Begin The input

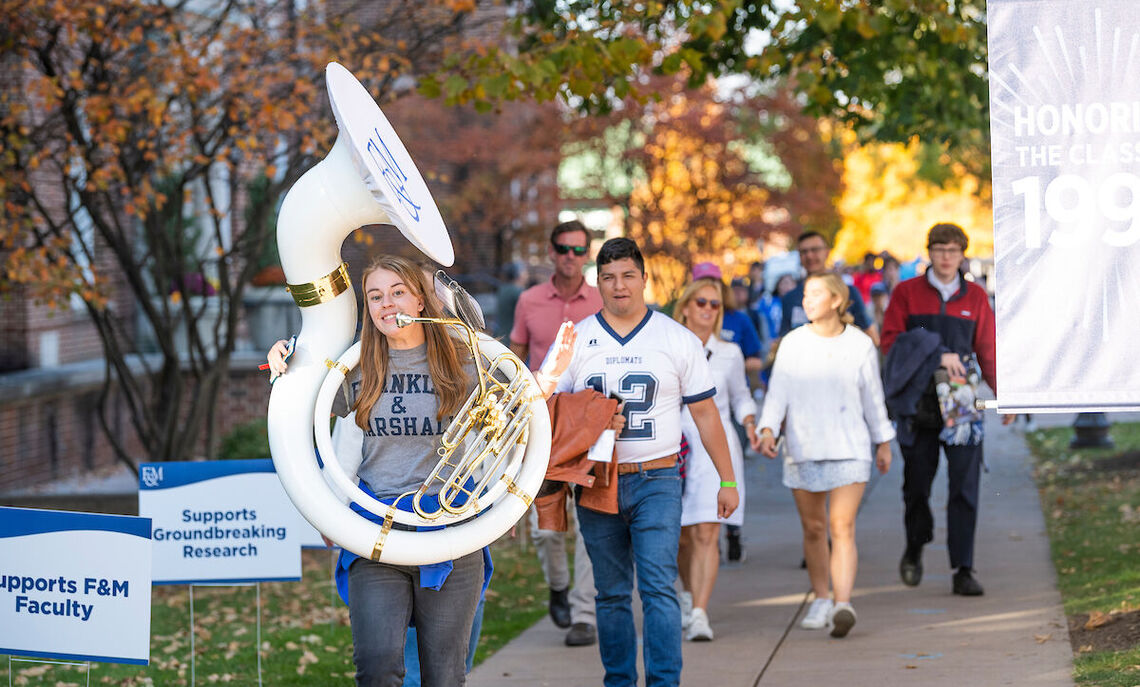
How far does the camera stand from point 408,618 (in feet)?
15.0

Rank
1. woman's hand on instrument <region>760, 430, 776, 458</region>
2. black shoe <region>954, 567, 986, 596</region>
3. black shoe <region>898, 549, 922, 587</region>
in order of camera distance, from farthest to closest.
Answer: black shoe <region>898, 549, 922, 587</region> < black shoe <region>954, 567, 986, 596</region> < woman's hand on instrument <region>760, 430, 776, 458</region>

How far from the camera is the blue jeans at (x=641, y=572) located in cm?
551

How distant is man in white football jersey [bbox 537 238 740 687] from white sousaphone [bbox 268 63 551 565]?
1.14 m

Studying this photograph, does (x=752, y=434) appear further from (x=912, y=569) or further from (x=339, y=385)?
(x=339, y=385)

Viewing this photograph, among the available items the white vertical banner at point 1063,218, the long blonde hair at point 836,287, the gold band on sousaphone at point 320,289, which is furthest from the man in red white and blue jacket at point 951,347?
the gold band on sousaphone at point 320,289

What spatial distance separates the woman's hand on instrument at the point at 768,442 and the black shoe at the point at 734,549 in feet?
7.70

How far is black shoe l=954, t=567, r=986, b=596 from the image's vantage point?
26.5 ft

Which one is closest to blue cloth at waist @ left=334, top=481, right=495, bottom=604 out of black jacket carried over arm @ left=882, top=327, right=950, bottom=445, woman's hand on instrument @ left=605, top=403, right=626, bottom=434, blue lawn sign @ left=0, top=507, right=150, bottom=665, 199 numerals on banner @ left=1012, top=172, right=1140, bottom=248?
blue lawn sign @ left=0, top=507, right=150, bottom=665

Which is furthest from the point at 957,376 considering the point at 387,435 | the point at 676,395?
the point at 387,435

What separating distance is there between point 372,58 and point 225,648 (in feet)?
14.9

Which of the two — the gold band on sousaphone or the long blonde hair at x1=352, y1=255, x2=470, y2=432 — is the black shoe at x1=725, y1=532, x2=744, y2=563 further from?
the gold band on sousaphone

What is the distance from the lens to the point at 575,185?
22.8 m

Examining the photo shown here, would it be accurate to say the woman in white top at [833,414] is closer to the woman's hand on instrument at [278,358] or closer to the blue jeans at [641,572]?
the blue jeans at [641,572]

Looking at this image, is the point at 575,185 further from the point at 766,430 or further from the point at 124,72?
the point at 766,430
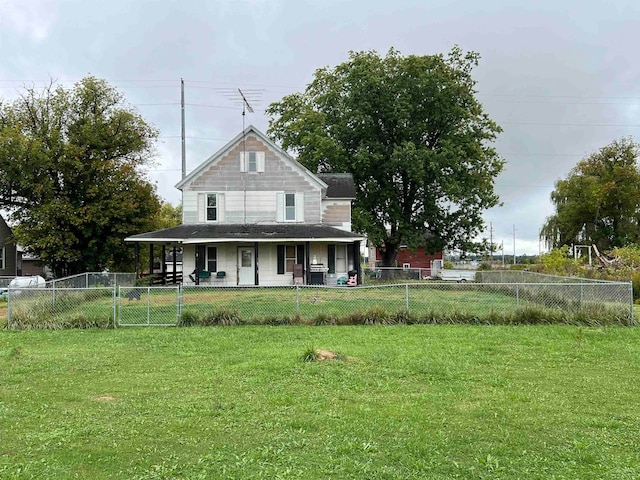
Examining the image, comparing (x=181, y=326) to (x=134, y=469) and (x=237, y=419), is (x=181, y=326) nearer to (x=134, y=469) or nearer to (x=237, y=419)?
(x=237, y=419)

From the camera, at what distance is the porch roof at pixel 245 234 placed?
2453 cm

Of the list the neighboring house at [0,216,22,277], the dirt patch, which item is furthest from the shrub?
the neighboring house at [0,216,22,277]

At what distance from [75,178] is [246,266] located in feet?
52.0

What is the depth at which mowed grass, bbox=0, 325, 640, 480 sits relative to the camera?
455 cm

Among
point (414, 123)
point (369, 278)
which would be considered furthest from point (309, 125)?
point (369, 278)

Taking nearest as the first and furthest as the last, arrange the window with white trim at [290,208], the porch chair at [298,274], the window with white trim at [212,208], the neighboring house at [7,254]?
the porch chair at [298,274], the window with white trim at [212,208], the window with white trim at [290,208], the neighboring house at [7,254]

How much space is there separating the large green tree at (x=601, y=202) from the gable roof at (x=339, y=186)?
112ft

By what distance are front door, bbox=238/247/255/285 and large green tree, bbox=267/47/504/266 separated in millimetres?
9411

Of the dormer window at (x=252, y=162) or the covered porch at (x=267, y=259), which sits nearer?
the covered porch at (x=267, y=259)

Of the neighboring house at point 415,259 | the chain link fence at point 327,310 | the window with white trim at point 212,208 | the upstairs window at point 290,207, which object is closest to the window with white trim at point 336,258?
the upstairs window at point 290,207

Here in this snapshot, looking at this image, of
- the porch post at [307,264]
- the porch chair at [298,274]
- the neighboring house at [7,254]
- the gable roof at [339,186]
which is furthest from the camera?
the neighboring house at [7,254]

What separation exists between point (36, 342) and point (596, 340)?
12.5 metres

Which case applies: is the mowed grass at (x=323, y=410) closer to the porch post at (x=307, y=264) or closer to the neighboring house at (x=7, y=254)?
the porch post at (x=307, y=264)

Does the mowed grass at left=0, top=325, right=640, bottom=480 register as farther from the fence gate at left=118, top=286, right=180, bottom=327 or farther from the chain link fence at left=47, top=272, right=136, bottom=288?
the chain link fence at left=47, top=272, right=136, bottom=288
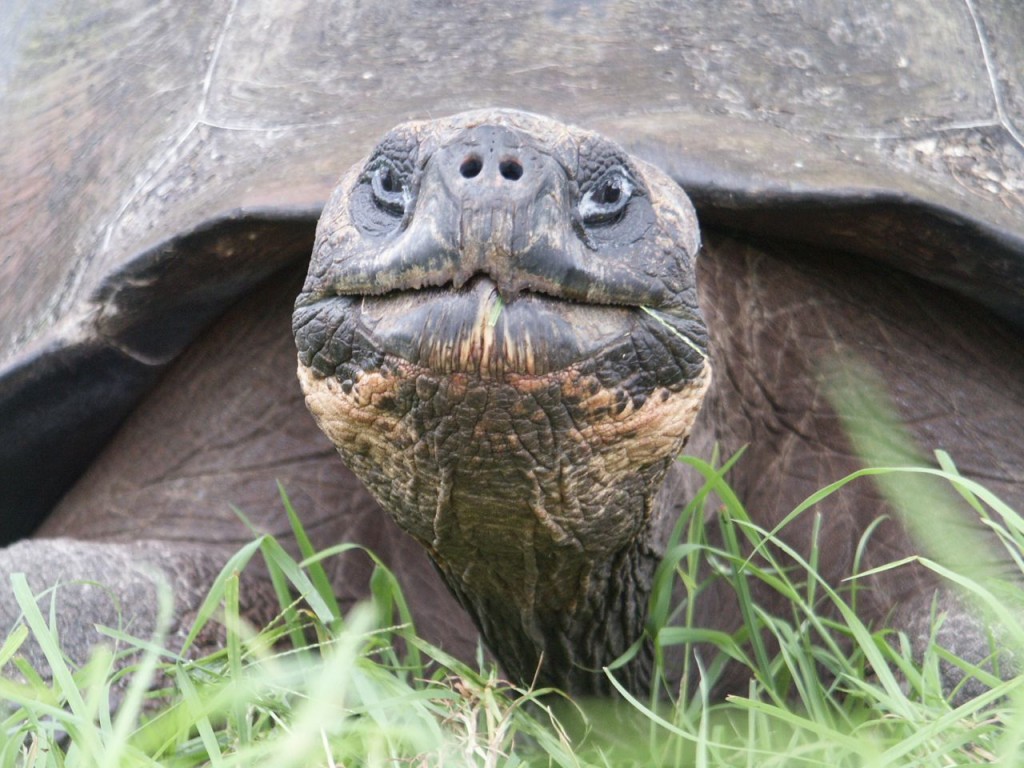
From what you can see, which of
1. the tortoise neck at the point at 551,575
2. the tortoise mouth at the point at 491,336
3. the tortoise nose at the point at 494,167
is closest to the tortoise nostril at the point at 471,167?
the tortoise nose at the point at 494,167

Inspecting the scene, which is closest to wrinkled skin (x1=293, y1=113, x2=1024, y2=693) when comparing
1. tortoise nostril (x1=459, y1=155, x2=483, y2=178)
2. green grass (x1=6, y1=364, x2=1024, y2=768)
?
tortoise nostril (x1=459, y1=155, x2=483, y2=178)

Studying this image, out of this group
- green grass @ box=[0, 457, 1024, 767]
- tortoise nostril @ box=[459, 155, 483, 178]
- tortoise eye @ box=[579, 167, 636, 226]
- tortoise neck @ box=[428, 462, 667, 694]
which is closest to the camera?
green grass @ box=[0, 457, 1024, 767]

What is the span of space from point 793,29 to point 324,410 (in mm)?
1471

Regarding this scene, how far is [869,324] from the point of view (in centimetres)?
286

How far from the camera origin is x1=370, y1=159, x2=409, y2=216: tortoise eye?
1861 mm

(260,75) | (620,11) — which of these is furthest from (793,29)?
(260,75)

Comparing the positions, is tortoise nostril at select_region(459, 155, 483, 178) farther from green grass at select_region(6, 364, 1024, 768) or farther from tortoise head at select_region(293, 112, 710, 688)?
green grass at select_region(6, 364, 1024, 768)

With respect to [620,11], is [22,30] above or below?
below

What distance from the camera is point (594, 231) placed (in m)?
1.87

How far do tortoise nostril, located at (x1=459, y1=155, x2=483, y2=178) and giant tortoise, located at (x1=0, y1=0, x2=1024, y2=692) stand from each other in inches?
7.6

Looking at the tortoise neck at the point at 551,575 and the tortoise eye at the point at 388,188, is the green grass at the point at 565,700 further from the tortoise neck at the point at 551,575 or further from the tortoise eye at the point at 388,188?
the tortoise eye at the point at 388,188

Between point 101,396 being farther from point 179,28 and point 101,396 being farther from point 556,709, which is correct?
point 556,709

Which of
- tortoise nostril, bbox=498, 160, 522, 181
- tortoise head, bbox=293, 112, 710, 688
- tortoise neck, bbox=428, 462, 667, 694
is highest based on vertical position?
tortoise nostril, bbox=498, 160, 522, 181

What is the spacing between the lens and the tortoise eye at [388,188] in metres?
1.86
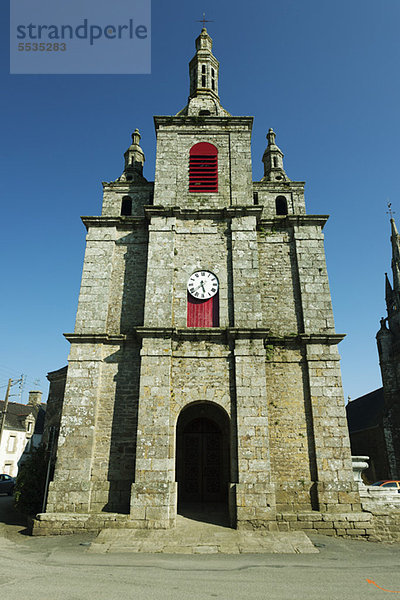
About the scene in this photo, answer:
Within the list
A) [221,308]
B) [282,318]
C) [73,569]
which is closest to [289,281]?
[282,318]

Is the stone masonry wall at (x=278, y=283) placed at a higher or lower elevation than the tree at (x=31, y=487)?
higher

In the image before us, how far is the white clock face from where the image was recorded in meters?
13.3

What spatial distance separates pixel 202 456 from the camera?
13984mm

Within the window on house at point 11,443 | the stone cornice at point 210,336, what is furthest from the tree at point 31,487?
the window on house at point 11,443

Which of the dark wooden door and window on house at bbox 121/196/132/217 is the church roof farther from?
window on house at bbox 121/196/132/217

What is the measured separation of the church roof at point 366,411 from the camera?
32500mm

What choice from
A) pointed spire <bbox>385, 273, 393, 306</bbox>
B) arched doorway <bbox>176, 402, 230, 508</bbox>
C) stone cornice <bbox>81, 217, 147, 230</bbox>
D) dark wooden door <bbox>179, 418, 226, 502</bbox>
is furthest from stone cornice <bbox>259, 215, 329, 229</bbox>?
pointed spire <bbox>385, 273, 393, 306</bbox>

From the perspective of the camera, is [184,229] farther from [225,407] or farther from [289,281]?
[225,407]

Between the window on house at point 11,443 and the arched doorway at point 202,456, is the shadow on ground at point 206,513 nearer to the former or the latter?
the arched doorway at point 202,456

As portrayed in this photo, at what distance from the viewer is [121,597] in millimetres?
5828

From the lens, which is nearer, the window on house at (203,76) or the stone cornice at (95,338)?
the stone cornice at (95,338)

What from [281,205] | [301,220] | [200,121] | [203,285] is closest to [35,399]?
[203,285]

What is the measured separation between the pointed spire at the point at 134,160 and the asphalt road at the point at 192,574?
45.2ft

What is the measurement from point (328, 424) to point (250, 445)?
273cm
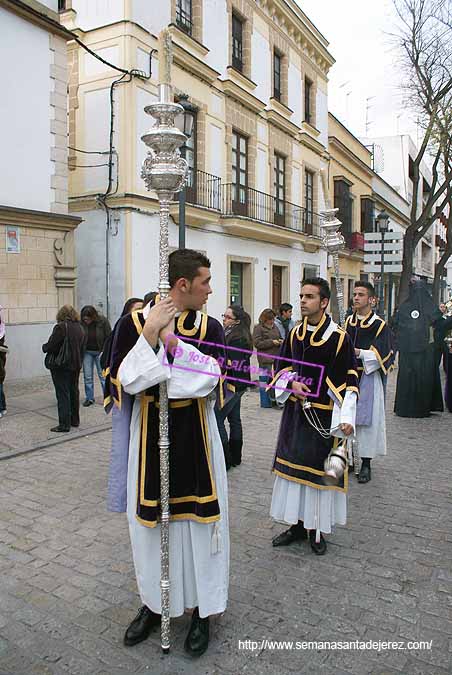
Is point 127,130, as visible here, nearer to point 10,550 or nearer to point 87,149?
point 87,149

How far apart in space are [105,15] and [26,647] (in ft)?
Answer: 42.2

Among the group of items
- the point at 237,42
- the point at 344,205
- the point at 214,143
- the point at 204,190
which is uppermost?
the point at 237,42

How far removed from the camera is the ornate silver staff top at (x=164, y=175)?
8.30 feet

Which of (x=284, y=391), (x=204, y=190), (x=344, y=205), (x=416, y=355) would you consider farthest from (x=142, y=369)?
(x=344, y=205)

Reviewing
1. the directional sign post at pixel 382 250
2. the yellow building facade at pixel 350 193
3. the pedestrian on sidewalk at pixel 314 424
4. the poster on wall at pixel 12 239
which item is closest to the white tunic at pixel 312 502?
the pedestrian on sidewalk at pixel 314 424

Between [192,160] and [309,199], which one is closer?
[192,160]

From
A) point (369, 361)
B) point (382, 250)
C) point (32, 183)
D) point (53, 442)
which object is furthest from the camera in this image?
point (382, 250)

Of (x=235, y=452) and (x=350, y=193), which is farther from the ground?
(x=350, y=193)

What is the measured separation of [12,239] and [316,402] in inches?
306

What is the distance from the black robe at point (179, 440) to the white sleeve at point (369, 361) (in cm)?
300

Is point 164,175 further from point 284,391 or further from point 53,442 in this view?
point 53,442

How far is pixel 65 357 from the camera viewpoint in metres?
6.64

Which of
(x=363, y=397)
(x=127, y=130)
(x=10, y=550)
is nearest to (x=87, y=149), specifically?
(x=127, y=130)

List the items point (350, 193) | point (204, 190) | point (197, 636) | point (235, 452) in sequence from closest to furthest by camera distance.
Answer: point (197, 636) → point (235, 452) → point (204, 190) → point (350, 193)
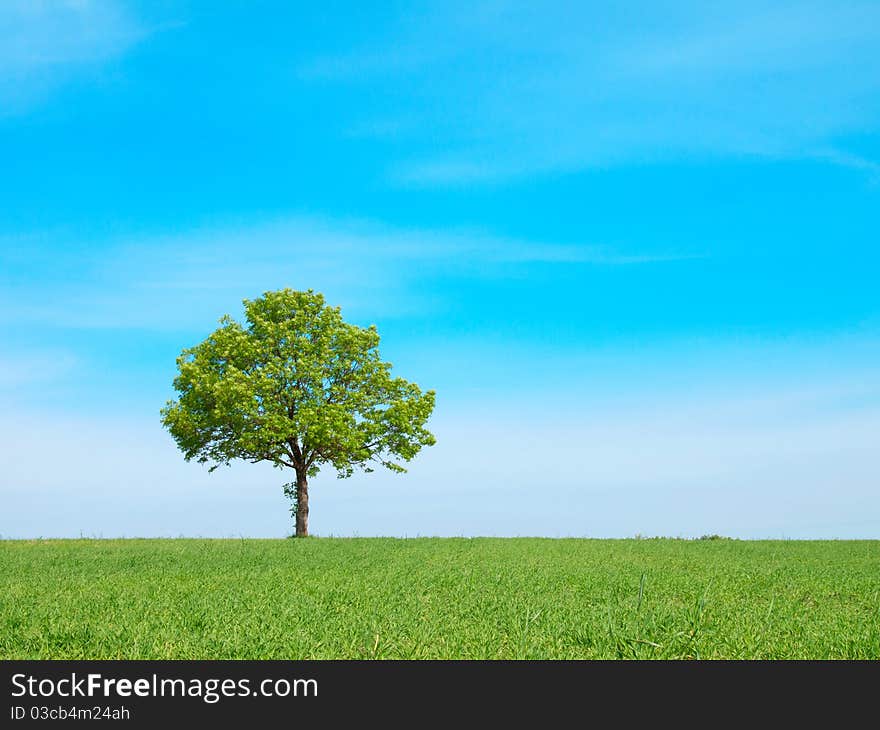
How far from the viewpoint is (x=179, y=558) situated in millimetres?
21938

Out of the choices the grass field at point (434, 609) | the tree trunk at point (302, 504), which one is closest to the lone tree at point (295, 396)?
the tree trunk at point (302, 504)

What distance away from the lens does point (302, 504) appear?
39.2 m

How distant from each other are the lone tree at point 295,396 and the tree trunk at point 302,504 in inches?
2.1

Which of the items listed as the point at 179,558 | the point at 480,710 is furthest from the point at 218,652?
the point at 179,558

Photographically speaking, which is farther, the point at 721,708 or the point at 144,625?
the point at 144,625

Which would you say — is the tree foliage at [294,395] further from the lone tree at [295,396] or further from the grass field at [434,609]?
the grass field at [434,609]

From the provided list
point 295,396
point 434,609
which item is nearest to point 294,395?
point 295,396

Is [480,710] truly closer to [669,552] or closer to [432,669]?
[432,669]

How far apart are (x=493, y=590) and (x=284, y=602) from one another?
378 cm

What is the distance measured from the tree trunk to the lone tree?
0.17ft

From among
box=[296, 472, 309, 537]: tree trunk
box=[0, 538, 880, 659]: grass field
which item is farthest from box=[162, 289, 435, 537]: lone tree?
box=[0, 538, 880, 659]: grass field

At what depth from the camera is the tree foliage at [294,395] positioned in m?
37.4

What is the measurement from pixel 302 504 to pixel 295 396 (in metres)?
5.76

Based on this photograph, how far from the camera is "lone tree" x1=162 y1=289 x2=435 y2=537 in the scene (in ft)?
123
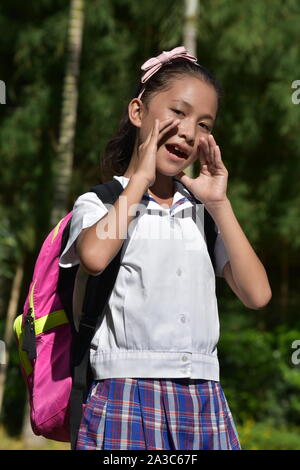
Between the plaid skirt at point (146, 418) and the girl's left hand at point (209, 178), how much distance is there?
450 millimetres

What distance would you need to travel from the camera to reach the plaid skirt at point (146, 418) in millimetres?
1841

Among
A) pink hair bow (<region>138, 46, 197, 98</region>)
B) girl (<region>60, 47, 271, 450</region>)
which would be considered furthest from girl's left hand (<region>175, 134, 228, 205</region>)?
pink hair bow (<region>138, 46, 197, 98</region>)

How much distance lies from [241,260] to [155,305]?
243mm

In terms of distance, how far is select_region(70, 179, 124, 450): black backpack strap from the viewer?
1.91 metres

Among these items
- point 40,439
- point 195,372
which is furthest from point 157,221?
point 40,439

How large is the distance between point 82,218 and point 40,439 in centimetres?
522

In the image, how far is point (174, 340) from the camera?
188cm

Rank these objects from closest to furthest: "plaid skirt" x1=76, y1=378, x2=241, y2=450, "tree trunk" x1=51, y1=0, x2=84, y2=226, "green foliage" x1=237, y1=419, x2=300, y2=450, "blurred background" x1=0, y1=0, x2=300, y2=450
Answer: "plaid skirt" x1=76, y1=378, x2=241, y2=450 → "green foliage" x1=237, y1=419, x2=300, y2=450 → "tree trunk" x1=51, y1=0, x2=84, y2=226 → "blurred background" x1=0, y1=0, x2=300, y2=450

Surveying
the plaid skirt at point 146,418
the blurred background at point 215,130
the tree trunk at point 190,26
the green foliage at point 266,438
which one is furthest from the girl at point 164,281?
the blurred background at point 215,130

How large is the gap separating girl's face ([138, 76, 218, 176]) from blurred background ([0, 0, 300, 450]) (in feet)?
16.3

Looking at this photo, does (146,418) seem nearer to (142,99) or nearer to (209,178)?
(209,178)

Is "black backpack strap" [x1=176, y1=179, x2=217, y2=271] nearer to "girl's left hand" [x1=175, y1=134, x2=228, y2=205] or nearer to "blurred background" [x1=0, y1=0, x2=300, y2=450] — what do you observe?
"girl's left hand" [x1=175, y1=134, x2=228, y2=205]

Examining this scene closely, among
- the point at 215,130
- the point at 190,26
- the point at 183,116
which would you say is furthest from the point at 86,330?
the point at 215,130

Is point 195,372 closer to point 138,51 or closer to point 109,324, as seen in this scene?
point 109,324
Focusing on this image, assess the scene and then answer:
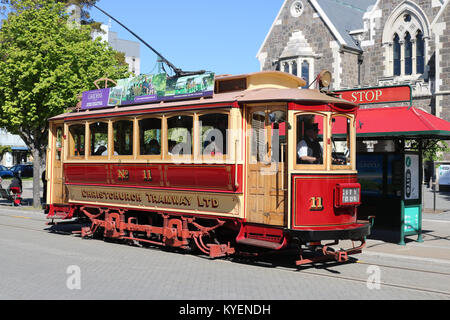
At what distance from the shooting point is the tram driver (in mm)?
9312

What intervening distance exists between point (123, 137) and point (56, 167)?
331cm

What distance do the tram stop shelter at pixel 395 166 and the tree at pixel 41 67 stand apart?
11267 millimetres

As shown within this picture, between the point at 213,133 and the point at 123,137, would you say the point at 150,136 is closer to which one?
the point at 123,137

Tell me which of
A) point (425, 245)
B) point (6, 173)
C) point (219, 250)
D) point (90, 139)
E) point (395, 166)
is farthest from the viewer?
point (6, 173)

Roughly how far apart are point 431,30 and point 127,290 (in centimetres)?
3101

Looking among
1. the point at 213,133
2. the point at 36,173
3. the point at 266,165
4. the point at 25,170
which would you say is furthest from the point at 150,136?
the point at 25,170

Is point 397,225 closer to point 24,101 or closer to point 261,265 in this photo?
point 261,265

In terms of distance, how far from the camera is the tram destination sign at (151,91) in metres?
10.6

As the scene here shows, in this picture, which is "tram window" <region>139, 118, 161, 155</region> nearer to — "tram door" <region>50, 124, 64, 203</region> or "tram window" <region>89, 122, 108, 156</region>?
"tram window" <region>89, 122, 108, 156</region>

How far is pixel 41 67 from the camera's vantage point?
19922 mm

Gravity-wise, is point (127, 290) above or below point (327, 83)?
below

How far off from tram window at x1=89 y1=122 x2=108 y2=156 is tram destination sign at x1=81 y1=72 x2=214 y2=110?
50 cm

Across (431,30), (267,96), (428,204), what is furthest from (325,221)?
(431,30)
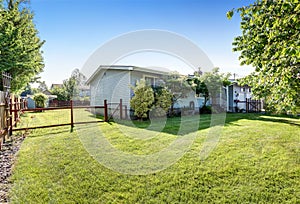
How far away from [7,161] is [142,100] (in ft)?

End The input

Your objective:
Write out, exactly as given, the line containing "Tell me which of" and every line after it through the end, with no pictures.

Solution to the exercise:
Tell me which of
A) point (425, 245)
B) point (6, 173)
C) point (219, 250)
D) point (90, 139)
E) point (395, 166)
is farthest from the viewer?
point (6, 173)

Roughly how far apart are point 431,30 and point 127,290 (in centimetres)?
3101

Looking among
1. the point at 213,133
2. the point at 36,173
3. the point at 266,165
4. the point at 25,170
which would you say is furthest from the point at 150,136?
the point at 25,170

Is point 397,225 closer to point 24,101 or closer to point 261,265 in this photo?
point 261,265

In terms of distance, how far from the camera is the tram destination sign at (151,91) in metres?
10.6

As the scene here shows, in this picture, which is "tram window" <region>139, 118, 161, 155</region> nearer to — "tram door" <region>50, 124, 64, 203</region> or "tram window" <region>89, 122, 108, 156</region>?
"tram window" <region>89, 122, 108, 156</region>

How far is pixel 41 67 from the camera's vantage point?
19922 mm

Gravity-wise, is point (127, 290) above or below point (327, 83)?
below

How far off from tram window at x1=89 y1=122 x2=108 y2=156 is tram destination sign at x1=81 y1=72 x2=214 y2=110?
50 cm

Across (431,30), (267,96), (428,204), what is furthest from (325,221)?
(431,30)
How far away from [7,161] is [142,100] (in ft)?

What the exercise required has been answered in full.